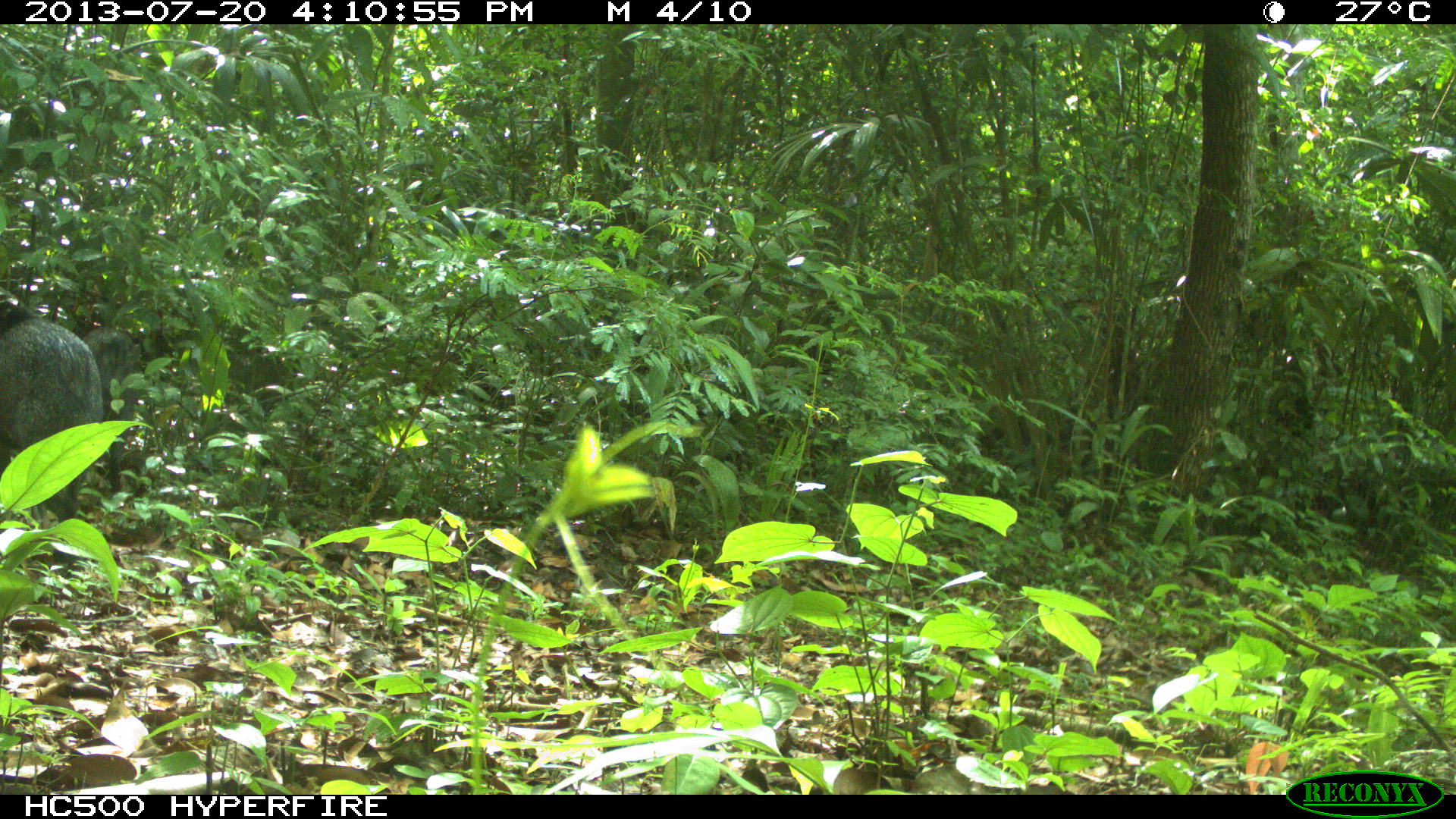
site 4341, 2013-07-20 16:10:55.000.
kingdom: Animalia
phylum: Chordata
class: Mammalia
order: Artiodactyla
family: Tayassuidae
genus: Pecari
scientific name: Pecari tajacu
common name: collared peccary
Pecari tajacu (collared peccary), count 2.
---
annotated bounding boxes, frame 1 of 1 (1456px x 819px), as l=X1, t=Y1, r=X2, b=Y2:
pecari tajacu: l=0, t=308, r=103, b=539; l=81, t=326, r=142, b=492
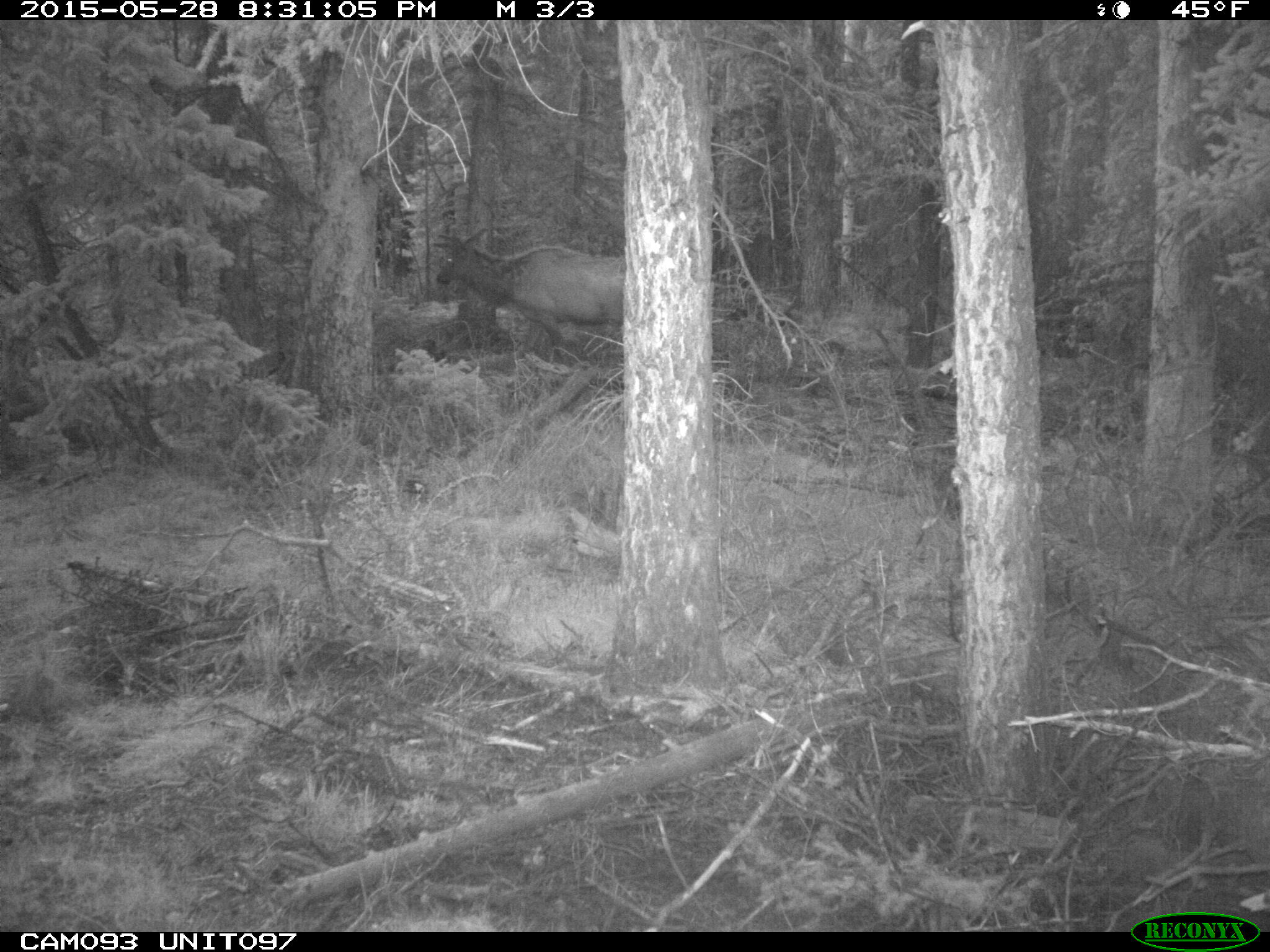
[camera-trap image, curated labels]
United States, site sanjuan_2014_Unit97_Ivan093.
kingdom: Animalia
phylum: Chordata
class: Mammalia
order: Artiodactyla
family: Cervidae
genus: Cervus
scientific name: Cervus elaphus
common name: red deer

• • • • • • •

▶ THE PROBLEM:
Retype the data above in full, exactly as it stands, and skip any image.

▶ WRITTEN REPLY:
site 4341, 2013-07-20 16:10:55.000.
kingdom: Animalia
phylum: Chordata
class: Mammalia
order: Artiodactyla
family: Tayassuidae
genus: Pecari
scientific name: Pecari tajacu
common name: collared peccary
Pecari tajacu (collared peccary), count 2.
---
annotated bounding boxes, frame 1 of 1 (1456px x 819px), as l=X1, t=Y1, r=X2, b=Y2:
pecari tajacu: l=0, t=308, r=103, b=539; l=81, t=326, r=142, b=492
[camera-trap image, curated labels]
United States, site sanjuan_2014_Unit97_Ivan093.
kingdom: Animalia
phylum: Chordata
class: Mammalia
order: Artiodactyla
family: Cervidae
genus: Cervus
scientific name: Cervus elaphus
common name: red deer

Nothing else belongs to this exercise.